Manaolana Partners argues that its “community benefits package” is valued at $7 million, which it says is the largest of any project undertaken in Honolulu.

But elements within that package have nothing to do with affordable housing. Things like outdoor restaurants and parklets, a 5,000-square-foot plaza and a new bus stop and bikeshare station sound suspiciously like amenities that will simply make the development more attractive for the well-heeled customers interested in its luxury condos. Customers who may or may not even live here, but may simply want these properties as investments.

Few Options To Meet Growing Needs

Facing a chorus of criticism from local housing advocates, Ozawa floated the idea last week of requiring the developer to purchase 16 low-income rental housing units near a planned rail station. Others suggested requiring the developer to kick in more to the affordable housing fund than the promised $2.4 million.

Both those ideas have merit, but the best plan would simply be to make developers follow the guidelines and include affordable units in their projects from the get-go.

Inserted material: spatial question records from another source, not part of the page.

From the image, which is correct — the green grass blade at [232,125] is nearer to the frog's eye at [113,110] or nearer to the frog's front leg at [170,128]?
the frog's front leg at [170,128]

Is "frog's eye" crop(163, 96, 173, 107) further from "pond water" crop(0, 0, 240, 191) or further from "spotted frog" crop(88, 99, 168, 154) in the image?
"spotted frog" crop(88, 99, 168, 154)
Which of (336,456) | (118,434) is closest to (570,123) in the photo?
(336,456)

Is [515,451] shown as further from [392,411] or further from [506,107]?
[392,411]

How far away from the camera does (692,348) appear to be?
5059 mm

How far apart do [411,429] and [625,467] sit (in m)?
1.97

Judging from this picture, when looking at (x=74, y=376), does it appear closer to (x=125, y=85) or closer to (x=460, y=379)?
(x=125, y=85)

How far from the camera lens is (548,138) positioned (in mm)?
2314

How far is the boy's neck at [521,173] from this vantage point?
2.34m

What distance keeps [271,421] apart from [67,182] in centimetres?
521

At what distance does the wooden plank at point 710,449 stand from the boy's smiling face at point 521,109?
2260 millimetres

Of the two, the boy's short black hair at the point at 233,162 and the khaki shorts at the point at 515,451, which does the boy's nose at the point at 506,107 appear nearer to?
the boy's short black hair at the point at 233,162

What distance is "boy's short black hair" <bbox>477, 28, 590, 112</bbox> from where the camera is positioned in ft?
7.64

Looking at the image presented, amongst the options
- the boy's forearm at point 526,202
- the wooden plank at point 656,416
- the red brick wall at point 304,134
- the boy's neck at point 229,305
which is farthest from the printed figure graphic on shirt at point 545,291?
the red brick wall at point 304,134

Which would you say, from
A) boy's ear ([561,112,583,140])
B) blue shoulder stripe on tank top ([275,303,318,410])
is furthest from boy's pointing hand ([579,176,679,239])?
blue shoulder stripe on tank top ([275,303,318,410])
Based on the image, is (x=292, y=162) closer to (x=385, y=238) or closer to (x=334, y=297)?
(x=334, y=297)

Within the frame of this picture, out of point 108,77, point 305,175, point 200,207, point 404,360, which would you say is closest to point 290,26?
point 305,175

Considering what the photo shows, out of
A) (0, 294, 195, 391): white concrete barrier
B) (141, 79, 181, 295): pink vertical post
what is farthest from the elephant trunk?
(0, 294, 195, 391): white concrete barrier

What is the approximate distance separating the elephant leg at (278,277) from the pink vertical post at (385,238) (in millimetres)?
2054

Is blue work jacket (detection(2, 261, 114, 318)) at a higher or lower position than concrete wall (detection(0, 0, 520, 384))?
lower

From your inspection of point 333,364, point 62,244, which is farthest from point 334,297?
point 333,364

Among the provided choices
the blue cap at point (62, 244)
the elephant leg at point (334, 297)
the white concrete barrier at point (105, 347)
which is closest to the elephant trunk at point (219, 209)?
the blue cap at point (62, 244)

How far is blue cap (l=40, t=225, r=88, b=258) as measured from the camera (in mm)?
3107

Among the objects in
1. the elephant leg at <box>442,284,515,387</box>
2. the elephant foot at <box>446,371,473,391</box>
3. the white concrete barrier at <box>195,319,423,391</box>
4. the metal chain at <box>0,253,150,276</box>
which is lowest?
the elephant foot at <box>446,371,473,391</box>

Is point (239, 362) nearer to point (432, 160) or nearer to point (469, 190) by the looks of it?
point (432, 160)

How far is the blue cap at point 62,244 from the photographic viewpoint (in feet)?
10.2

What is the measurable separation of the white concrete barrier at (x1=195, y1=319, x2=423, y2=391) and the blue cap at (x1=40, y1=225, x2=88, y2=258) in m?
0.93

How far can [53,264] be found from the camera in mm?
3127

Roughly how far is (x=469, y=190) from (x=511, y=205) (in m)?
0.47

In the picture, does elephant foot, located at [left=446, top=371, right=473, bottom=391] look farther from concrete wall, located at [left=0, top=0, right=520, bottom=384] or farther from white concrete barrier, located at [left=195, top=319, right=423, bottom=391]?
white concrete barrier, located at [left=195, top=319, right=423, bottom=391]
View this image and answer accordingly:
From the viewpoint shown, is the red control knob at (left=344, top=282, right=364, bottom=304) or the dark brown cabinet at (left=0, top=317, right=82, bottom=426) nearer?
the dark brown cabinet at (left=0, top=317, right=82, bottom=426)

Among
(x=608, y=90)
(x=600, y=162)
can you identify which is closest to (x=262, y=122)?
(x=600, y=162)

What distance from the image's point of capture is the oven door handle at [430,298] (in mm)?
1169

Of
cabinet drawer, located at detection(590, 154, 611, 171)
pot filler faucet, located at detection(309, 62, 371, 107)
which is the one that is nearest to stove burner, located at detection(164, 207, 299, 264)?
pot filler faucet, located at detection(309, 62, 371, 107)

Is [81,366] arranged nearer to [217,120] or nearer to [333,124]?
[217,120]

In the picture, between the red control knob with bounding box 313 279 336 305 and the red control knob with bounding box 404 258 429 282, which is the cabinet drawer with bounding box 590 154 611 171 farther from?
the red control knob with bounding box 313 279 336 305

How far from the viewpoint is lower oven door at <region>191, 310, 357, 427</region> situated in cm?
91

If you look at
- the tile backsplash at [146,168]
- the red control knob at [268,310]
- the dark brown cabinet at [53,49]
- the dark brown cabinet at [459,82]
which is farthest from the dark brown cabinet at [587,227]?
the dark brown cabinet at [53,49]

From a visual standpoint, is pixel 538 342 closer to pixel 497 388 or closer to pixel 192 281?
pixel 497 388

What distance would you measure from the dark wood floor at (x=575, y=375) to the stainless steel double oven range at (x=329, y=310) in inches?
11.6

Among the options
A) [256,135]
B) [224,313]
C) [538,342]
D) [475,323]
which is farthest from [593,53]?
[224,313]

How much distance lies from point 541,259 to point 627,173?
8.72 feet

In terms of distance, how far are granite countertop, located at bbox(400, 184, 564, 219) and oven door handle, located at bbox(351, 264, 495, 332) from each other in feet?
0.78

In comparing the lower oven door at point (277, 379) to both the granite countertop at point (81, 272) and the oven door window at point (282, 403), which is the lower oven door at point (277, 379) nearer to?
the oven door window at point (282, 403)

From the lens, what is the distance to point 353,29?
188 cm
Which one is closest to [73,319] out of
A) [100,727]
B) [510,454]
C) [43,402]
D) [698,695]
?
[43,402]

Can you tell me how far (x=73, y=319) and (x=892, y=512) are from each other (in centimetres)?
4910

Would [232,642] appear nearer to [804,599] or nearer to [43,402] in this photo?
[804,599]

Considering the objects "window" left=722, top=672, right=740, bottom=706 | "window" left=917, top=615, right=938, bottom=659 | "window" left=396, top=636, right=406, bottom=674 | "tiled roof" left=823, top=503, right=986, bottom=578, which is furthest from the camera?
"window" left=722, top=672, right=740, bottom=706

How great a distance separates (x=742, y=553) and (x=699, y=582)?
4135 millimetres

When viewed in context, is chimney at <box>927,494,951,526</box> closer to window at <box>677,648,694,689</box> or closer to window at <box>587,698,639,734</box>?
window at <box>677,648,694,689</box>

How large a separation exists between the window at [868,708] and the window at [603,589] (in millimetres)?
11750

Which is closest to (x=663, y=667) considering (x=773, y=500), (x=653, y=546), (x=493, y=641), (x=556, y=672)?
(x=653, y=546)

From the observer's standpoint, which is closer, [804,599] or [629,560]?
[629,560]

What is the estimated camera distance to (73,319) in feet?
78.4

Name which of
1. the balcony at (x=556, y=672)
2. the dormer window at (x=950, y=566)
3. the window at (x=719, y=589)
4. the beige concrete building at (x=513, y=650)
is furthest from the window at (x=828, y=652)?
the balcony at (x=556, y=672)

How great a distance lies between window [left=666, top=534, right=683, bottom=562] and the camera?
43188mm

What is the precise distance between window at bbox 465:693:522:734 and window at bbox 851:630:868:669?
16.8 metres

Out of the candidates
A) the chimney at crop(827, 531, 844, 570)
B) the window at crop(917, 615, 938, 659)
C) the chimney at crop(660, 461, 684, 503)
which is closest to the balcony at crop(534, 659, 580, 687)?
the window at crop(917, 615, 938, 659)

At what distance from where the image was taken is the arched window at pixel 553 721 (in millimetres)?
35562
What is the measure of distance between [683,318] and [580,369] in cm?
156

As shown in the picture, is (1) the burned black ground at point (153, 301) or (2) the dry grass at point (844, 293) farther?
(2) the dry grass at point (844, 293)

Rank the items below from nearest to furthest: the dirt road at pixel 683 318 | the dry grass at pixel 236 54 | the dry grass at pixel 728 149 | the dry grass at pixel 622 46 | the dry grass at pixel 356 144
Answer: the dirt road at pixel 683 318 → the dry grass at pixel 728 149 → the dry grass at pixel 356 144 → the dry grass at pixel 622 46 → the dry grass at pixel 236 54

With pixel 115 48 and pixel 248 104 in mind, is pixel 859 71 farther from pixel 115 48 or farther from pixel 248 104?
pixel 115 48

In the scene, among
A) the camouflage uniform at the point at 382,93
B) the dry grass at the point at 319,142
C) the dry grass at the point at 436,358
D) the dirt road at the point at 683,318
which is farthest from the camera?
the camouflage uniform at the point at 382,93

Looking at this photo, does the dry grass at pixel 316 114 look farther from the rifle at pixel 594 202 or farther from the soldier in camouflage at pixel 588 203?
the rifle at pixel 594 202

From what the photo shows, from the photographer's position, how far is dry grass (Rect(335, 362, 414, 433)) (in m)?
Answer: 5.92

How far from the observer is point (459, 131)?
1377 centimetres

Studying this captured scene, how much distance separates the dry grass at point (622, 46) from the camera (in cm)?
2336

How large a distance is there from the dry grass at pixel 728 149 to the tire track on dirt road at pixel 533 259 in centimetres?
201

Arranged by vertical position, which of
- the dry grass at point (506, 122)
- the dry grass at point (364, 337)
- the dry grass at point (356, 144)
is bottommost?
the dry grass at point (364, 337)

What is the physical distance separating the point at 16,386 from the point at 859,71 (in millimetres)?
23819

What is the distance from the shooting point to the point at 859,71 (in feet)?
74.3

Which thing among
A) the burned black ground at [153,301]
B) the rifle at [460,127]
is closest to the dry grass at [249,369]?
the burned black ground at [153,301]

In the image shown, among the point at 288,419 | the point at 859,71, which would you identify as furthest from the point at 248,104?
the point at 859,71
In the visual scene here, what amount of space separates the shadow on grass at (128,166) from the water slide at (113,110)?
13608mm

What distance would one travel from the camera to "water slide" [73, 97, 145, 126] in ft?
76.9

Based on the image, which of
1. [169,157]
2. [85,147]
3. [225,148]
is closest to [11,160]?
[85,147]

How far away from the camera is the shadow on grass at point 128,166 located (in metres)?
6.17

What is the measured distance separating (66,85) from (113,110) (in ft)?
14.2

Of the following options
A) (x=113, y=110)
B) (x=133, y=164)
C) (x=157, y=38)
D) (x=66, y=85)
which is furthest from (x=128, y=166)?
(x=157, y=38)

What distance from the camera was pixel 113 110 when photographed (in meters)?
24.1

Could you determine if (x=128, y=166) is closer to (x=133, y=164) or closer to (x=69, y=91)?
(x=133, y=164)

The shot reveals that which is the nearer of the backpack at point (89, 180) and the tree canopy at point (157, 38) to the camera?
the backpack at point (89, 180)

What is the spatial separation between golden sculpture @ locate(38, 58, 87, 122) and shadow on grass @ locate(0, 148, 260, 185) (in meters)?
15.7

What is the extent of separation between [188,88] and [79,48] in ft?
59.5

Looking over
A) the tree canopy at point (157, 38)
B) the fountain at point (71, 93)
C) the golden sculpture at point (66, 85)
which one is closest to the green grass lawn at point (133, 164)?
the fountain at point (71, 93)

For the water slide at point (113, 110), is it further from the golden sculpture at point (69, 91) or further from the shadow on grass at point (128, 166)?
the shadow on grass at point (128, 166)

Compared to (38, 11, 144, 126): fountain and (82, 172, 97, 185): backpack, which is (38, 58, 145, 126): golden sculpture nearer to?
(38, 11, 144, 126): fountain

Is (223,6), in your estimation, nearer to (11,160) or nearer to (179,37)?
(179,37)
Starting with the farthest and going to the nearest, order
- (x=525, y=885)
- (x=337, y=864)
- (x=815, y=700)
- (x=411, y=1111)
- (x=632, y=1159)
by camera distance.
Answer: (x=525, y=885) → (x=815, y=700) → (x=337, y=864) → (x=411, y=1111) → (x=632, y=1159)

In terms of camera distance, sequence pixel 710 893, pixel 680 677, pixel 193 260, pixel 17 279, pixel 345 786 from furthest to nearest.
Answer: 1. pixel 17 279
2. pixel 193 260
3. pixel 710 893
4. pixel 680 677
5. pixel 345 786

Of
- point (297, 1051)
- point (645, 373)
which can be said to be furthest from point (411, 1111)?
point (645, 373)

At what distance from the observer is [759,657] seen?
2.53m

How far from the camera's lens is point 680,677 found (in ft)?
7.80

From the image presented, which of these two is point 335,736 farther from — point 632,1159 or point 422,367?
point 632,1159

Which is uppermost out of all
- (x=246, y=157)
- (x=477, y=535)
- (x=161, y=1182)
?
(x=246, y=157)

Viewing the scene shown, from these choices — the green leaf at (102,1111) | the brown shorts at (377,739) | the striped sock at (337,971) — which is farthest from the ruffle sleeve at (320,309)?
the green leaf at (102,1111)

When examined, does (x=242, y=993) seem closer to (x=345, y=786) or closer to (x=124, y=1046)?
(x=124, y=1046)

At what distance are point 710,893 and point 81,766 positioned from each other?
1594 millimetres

Two years ago, a state housing study found Honolulu needed more than 11,000 new low-income rentals by 2020 to meet demand from residents who earn less than 140 percent of median income for this area. The challenge may be even steeper by now because of the strong growth in the number of fixed-income seniors.

Honolulu homelessness continues to rise, with a record 4,940 individuals counted in Oahu’s “point in time” homeless census in January. Statewide, Hawaii is under a state of emergency for homelessness, and nowhere in the state is the problem more pronounced than on this island.

Meanwhile, the mayor’s affordable housing plan, which he promised with great fanfare two years ago, has yet to be introduced to the City Council. Caldwell has proposed that large residential projects should be required to make a percentage of units affordable, but because developers don’t like that requirement, he hasn’t introduced a bill to make it a reality.

So, to sum up, the city has no affordable housing plan, an enormous need for affordable housing stock and a growing homeless population, but may be about to set a lousy precedent of letting developers off the hook for building affordable housing near rail stops.

The City Council is due to take up this matter again next week. Ozawa, Council Chair Ernie Martin and their colleagues should think long and hard about the message they’re sending with this closely watched first project under the city’s new permitting process. They should send it back to the drawing board until it makes a concrete contribution to making affordable housing available in Honolulu.